# TO DO
According to the book review, what was Jerzy Kosiński's book believed to be when it was first published?

(EXTRACT Opens)

In the mini-series Band Of Brothers there is an episode which focuses on the medic of Easy Company. This medic, during his trip into town for rest and supplies, meets a young nurse who is treating the wounded and with whom he immediately forms a bond. Their relationship, though brief, is obviously deeper than an – infatuation they are two common souls who we can easily believe will spend the rest of their lives together. And she dies. And in that death, amid all the other deaths we have seen, the real tragedy of war is felt, the loss of someone who we cannot replace in our hearts and our lives, the loss of a unique and beautiful and important human being. A loss that is in part noble because of the work she was doing and also part pointless because of the whole reason why she would have to be there in the first place: a war.

I bring up this scene in Band of Brothers because that one scene, I believe, does a better job of showing us the tragedy of war than all the pages of Jerzy Kosiński’s book. No amount of the brutal descriptions of torture, and rape, and cruelty going on for pages and pages and chapters and hours of reading can capture just the single image of a nurse’s headscarf amid the rubble of a bombed church.

And so I have to put this book in the same category as Bastard Out Of Carolina, a disingenuous telling of a real tragedy, a book that explores real pain with dishonesty. Yes, every event Jerzy Kosiński writes about may have actually happened to any number of people during the war – I do not dispute the brutality he writes about, especially during a conflict which ultimately saw the extermination of millions of Jews and millions of others both during and then after the war in other countries. But what is disingenuous is the way he went about telling us this story.

When the book was first published it was believed to be basically a memoir, a true account of the author’s actual experiences. Later it came out the book was a work of fiction whose goal was only to explore the brutality of the war and that the author was only writing about what he had heard or been told or, perhaps, imagined.

Does it matter if the book is true or not? Is that an important distinction?

Jerzy Kosiński goes to great lengths to show cruelty, especially the cruelty done to the main character at the hands of simple and uneducated peasants. They beat him, they torture him, they rape each other, they engage in the most incestuous and animalistic behaviors. To be blunt, he makes them all look like animals. In his afterword he’s on the record as saying it was not his intention to be racist or discriminatory towards Eastern European peasants, that he was only showing what actually happened. And there is no denying that people who are superstitious, ignorant, fearful, oppressed, and uneducated allowed (or turned their backs to) the persecution of Jews and gypsies. History has shown, time and again, people of all races and cultures are more than capable of being tremendously cruel to each other, and the Eastern European peasants are no exception and their simple ignorance does not excuse them from terrible behavior.

But the detail Jerzy Kosiński goes into, the amount of savagery he writes about is so overwhelming, so gory, so awful that after a while it loses its potency and it just turns the very real human beings who are also Eastern European peasants into the most vile, wicked, and most horrible person’s on earth. Every time we meet a new peasant for the boy to interact with we just start to wonder what sort of savagery will be unleashed on the boy and us as a reader. We are so beaten down time after time with how horrible the main character will be treated we no longer see anyone here as human.

(EXTRACT Closes)
(DATASET Opens)

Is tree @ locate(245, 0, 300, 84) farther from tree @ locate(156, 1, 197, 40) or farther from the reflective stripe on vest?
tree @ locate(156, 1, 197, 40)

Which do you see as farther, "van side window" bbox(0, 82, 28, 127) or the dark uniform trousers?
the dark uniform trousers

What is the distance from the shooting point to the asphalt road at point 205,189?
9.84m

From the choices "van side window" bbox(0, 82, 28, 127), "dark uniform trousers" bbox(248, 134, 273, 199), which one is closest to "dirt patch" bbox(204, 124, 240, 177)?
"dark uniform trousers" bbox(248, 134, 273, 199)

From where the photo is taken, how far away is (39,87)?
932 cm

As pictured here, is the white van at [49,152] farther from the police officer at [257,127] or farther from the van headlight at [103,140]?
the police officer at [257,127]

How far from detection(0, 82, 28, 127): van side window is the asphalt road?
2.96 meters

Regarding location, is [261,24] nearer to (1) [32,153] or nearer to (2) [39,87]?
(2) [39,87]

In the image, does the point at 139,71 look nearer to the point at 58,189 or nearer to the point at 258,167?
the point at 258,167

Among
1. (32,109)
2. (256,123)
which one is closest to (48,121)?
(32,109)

(DATASET Closes)
(DATASET Opens)

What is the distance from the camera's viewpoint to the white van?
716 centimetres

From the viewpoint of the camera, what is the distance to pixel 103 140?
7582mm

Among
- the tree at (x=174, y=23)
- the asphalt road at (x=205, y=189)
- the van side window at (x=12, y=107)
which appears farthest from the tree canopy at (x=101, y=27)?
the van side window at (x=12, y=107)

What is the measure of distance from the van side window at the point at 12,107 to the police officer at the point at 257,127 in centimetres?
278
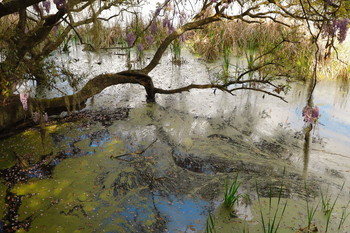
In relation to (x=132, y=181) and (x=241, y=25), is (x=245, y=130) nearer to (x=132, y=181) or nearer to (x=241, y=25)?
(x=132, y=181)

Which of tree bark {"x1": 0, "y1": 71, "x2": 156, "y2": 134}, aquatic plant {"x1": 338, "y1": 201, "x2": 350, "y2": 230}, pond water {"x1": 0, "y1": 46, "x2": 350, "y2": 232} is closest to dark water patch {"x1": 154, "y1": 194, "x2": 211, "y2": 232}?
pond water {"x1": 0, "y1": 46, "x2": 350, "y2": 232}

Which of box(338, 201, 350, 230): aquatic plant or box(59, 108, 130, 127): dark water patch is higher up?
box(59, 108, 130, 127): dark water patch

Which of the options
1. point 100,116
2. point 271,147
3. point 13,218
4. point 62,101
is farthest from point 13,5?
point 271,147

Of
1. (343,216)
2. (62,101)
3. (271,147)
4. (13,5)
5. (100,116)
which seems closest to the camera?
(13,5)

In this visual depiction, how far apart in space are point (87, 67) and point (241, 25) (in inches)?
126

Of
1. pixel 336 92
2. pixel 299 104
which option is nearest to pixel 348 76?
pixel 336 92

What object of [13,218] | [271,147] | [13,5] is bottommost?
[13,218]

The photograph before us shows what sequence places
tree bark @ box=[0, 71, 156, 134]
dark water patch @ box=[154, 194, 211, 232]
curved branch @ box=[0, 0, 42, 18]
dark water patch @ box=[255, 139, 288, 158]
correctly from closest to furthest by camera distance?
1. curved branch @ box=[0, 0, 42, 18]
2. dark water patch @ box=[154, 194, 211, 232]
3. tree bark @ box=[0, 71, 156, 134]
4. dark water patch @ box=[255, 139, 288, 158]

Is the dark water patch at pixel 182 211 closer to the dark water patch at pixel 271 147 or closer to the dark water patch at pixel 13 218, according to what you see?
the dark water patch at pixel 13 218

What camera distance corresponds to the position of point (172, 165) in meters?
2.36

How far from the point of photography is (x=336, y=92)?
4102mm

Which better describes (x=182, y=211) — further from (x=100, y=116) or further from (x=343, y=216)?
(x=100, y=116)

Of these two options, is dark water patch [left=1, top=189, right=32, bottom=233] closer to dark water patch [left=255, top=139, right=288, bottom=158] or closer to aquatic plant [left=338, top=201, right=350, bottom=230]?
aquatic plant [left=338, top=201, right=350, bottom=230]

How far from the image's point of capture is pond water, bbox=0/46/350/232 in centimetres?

(DATASET Closes)

# YOUR RESPONSE
Basically a memoir, a true account of the author's actual experiences.